Any suspicion that the bombings were organized to give Putin a war, and a platform to launch his presidency bid could be dismissed as conspiratorial paranoia, if it weren’t for the fact that Putin loyalist, and then speaker of the Duma, the Russian parliament, Gennadiy Seleznyov announced on September 13, 1999 the bombing of an apartment building in Volgodonsk, a small little-known city near the border with Ukraine. Seleznyov got all the details right, except for one, the timing.
The bombing happened on September 16, three days after he announced it. Opposition politicians who queried this were quickly silenced.
Journalists, opposition leaders and others who oppose Putin have a habit of being murdered, often in a spectacular way that is clearly designed to draw attention to the killing. Boris Nemtsov, shot on the streets of Moscow in 2015, while on his way to an opposition rally. Stanislav Markelov, a human rights lawyer shot in 2009 by a masked gunman right by the Kremlin, and Anastasia Baburova, an independent journalist shot when she ran to help him as he was dying. Natalya Estemirova, a journalist who investigated goings-on in Chechnya, kidnapped, shot, and her body dumped in 2009. Just like Anna Politkovskaya, murdered in 2006.
The same year millions of dollars worth of polonium was used to poison the defector Alexander Litvinenko, who died in agony weeks later, after his killers were safely back in Russia. Officially Russia denies government involvement in these murders, but they barely keep a straight face. Putin jokes how he is concerned for the ‘health’ of those who cross him, but the more enthusiastic commentators on those TV channels he controls don’t show any coyness. They openly celebrate the murders, and are not contradicted, much less reprimanded.

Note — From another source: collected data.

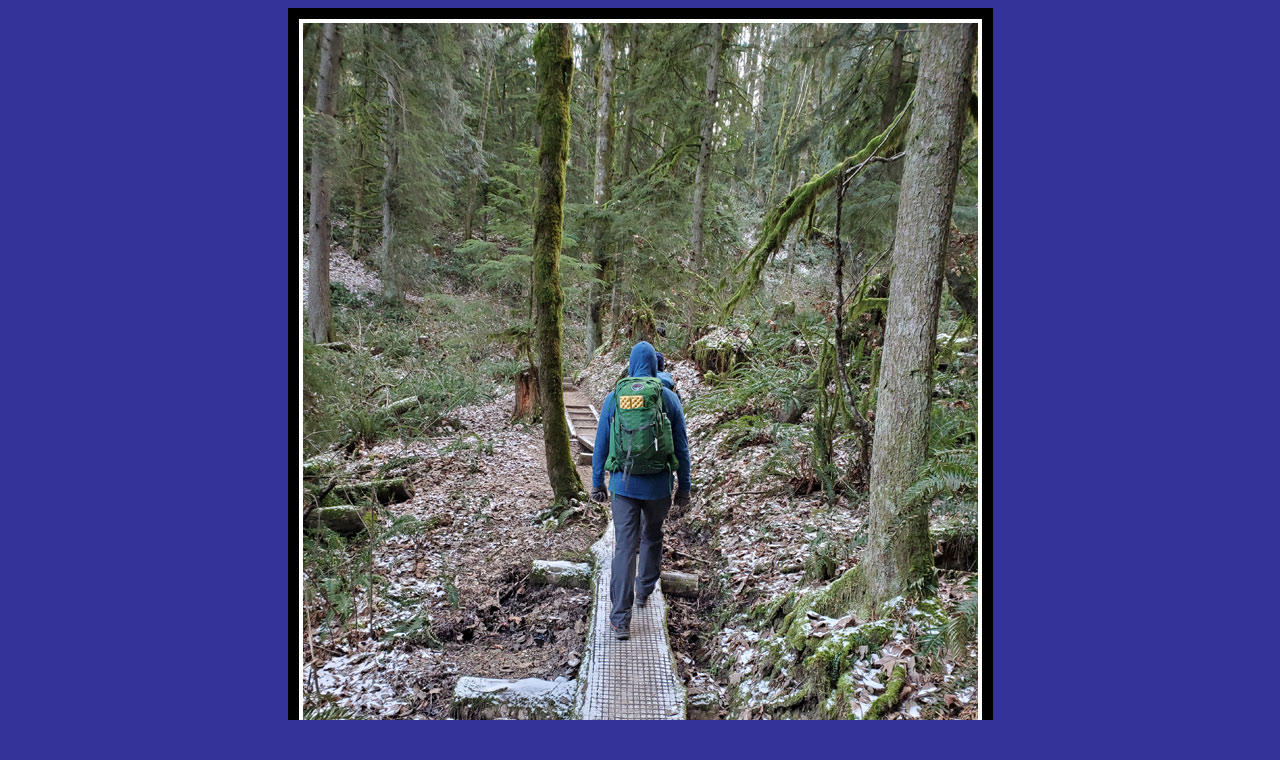

--- FILE ---
content_type: text/html
request_url: https://kuresman.com/2024/Margarets_Big_Loop/15.html
body_size: 468
content:
<!DOCTYPE html PUBLIC "-//W3C//DTD HTML 4.01 Transitional//EN">
<html>
<head>
  <meta http-equiv="content-type"
 content="text/html; charset=ISO-8859-1">
  <title>15</title>
</head>
<body
 style="background-color: rgb(51, 51, 153); color: rgb(255, 204, 51);"
 alink="#ffffff" link="#ffffff" vlink="#999999">
<div align="center">
<img style="width: 705px; height: 930px;" src="15_Big.jpg" alt="15"><br>
<br>
<big>This long boardwalk was not here on my last visit.<br>
<br>
<a href="11.html"> &lt;
Prev</a>
&nbsp; &nbsp;- &nbsp;<a href="Report_Margarets_Big_Loop.html">Thumbs</a>
&nbsp;- &nbsp; &nbsp;<a href="16.html">Next
&gt;</a><br>
<br>
<a href="../../../index.html">Home</a><br>
<br>
<br>
</big>
</div>
</body>
</html>
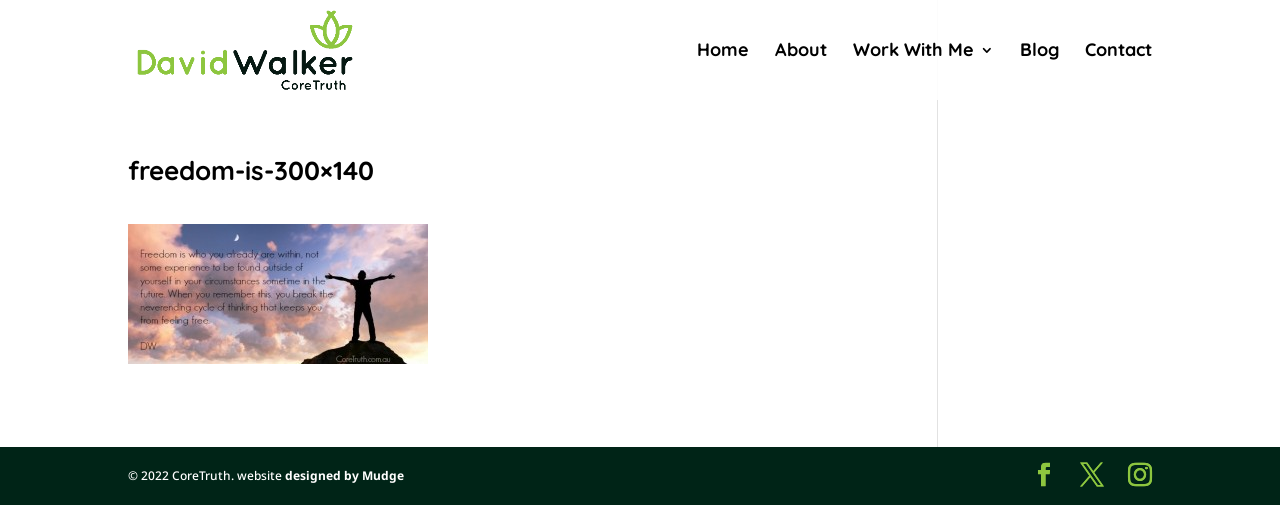

--- FILE ---
content_type: text/javascript
request_url: https://coretruth.com.au/wp-content/uploads/wtfdivi/wp_footer.js?ver=1595770088
body_size: -45
content:
jQuery(function($){$('.et-social-icon a, .et-extra-social-icon a').attr('target','_blank');});jQuery(function($){var wtfdivi054_featured=$('body.single article.has-post-thumbnail .et_post_meta_wrapper img:nth-of-type(1)');if(wtfdivi054_featured.length){wtfdivi054_adjust_margin();$(window).resize(function(){wtfdivi054_adjust_margin();});}
function wtfdivi054_adjust_margin(){$('#content-area').css('margin-top',wtfdivi054_featured.height());}});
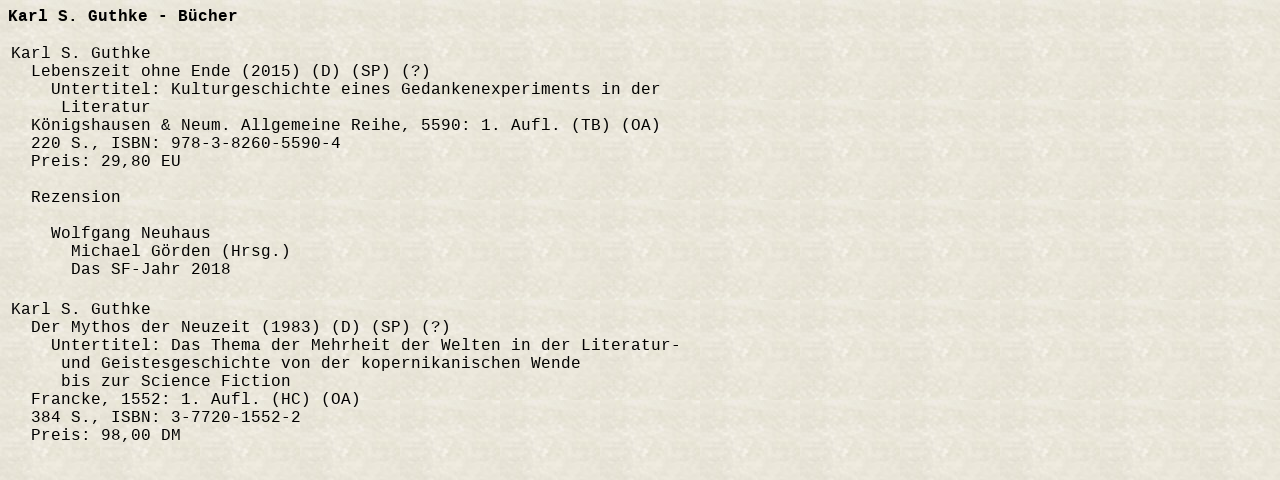

--- FILE ---
content_type: text/html
request_url: http://www.chpr.at/buecher/g/guthkekb.htm
body_size: 3327
content:
<!DOCTYPE HTML PUBLIC "-//W3C//DTD HTML 4.01 Transitional//EN">
<HTML>
<HEAD>
  <META HTTP-EQUIV="Content-Type" CONTENT="text/html; charset=iso-8859-1">
  <META NAME="GENERATOR" CONTENT="Human">
  <META NAME="Author" CONTENT="Christian Pree">
  <META NAME="Classification" CONTENT="Information and Entertainment">
  <META NAME="KeyWords" CONTENT="SF, Science Fiction, Fantasy, deutschsprachig, Bibliographie, Autoren">
  <META NAME="Description" CONTENT="Bibliographie deutschsprachiger SF-Stories und B&uuml;cher">
  <META HTTP-EQUIV="X-Clacks-Overhead" content="GNU Terry Pratchett">
  <TITLE>Bibliographie deutschsprachiger SF-Stories und B&uuml;cher: Karl S. Guthke - B&uuml;cher </TITLE>
  <LINK REL="stylesheet" TYPE="text/css" HREF="../../ueb.css">
  <!--Author:  Christian Pree-->
  <!--Creator: Christian Pree-->
  <!--Contact: chpr@gmx.net-->
  <!--Created: 17.01.2025-->
</HEAD>
<BODY>
<P><STRONG>Karl S. Guthke - B&uuml;cher</STRONG></P>
<TABLE>
<TR VALIGN=TOP>
<TD><P>
Karl S. Guthke<BR>
&nbsp;&nbsp;Lebenszeit ohne Ende (2015) (D) (SP) (?)<BR>
&nbsp;&nbsp;&nbsp;&nbsp;Untertitel: Kulturgeschichte eines Gedankenexperiments in der<BR>
&nbsp;&nbsp;&nbsp;&nbsp;            Literatur<BR>
&nbsp;&nbsp;K&ouml;nigshausen & Neum. Allgemeine Reihe, 5590:  1. Aufl. (TB) (OA)<BR>
&nbsp;&nbsp;220 S., ISBN: 978-3-8260-5590-4<BR>
&nbsp;&nbsp;Preis: 29,80 EU<BR>
&nbsp;&nbsp;<BR>
&nbsp;&nbsp;Rezension<BR>
&nbsp;&nbsp;<BR>
&nbsp;&nbsp;&nbsp;&nbsp;Wolfgang Neuhaus<BR>
&nbsp;&nbsp;&nbsp;&nbsp;&nbsp;&nbsp;Michael G&ouml;rden (Hrsg.)<BR>
&nbsp;&nbsp;&nbsp;&nbsp;&nbsp;&nbsp;Das SF-Jahr 2018<BR>
&nbsp;<BR>
</P></TD>
<TD>&nbsp;</TD>
<TD>
<iframe style="width:120px;height:240px;" marginwidth="0" marginheight="0" scrolling="no" frameborder="0" 
src="http://ws-eu.amazon-adsystem.com/widgets/q?ServiceVersion=20070822&OneJS=1&Operation=GetAdHtml&MarketPlace=DE&source=ac&ref=tf_til&ad_type=product_link&tracking_id=chprat-21&marketplace=amazon&region=DE&placement=382605590X&asins=382605590X&linkId=&show_border=true&link_opens_in_new_window=true">
</iframe>
</TD>
</TR>
<TR VALIGN=TOP>
<TD><P>
Karl S. Guthke<BR>
&nbsp;&nbsp;Der Mythos der Neuzeit (1983) (D) (SP) (?)<BR>
&nbsp;&nbsp;&nbsp;&nbsp;Untertitel: Das Thema der Mehrheit der Welten in der Literatur-<BR>
&nbsp;&nbsp;&nbsp;&nbsp;            und Geistesgeschichte von der kopernikanischen Wende<BR>
&nbsp;&nbsp;&nbsp;&nbsp;            bis zur Science Fiction<BR>
&nbsp;&nbsp;Francke, 1552:  1. Aufl. (HC) (OA)<BR>
&nbsp;&nbsp;384 S., ISBN: 3-7720-1552-2<BR>
&nbsp;&nbsp;Preis: 98,00 DM<BR>
</P></TD>
<TD>&nbsp;</TD>
<TD>
<iframe style="width:120px;height:240px;" marginwidth="0" marginheight="0" scrolling="no" frameborder="0" 
src="http://ws-eu.amazon-adsystem.com/widgets/q?ServiceVersion=20070822&OneJS=1&Operation=GetAdHtml&MarketPlace=DE&source=ac&ref=tf_til&ad_type=product_link&tracking_id=chprat-21&marketplace=amazon&region=DE&placement=3772015522&asins=3772015522&linkId=&show_border=true&link_opens_in_new_window=true">
</iframe>
</TD>
</TR>
</TABLE>
<script type="text/javascript"
src="http://ir-de.amazon-adsystem.com/s/impression-counter?tag=chprat-21&o=3">
</script>
<noscript>
<img src="http://ir-de.amazon-adsystem.com/s/noscript?tag=chprat-21" alt="" />
</noscript>
</BODY>
</HTML>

Russian troops are currently occupying territory of Moldova, Ukraine, Georgia and possibly also Azerbaijan. Those countries have little hope of restoring their territorial integrity, which is exactly the purpose of those occupations.
Putin has never held a private sector job in his life, but he has a vast unexplained wealth. He wears a series of watches each worth far more than his official annual salary. In reality, he’s certainly a billionaire many times over. It is quite likely that he is the world’s richest man. For sure, he’s far richer than Trump.
It’s normal that allies would have their differences. It doesn’t take a genius to work out that Theresa May is not a good prime minister for the UK. It’s true that NATO has leaned too heavily on U.S. expenditure. It’s true that the EU promotes its economic interests when it can, just like any other trading bloc, and it’s normal to talk frankly, even harshly to your allies, behind closed doors.
But to suggest that the failings of the U.S.’s allies in Europe are of the same order of Putin is dangerous nonsense. There are some in the U.S. who like to kid themselves that Putin is pleased with Trump’s successes. That’s nonsense too. Putin and his paid cheerleaders are not celebrating Trump’s successes. They’re celebrating his failure to distinguish between allies and enemies.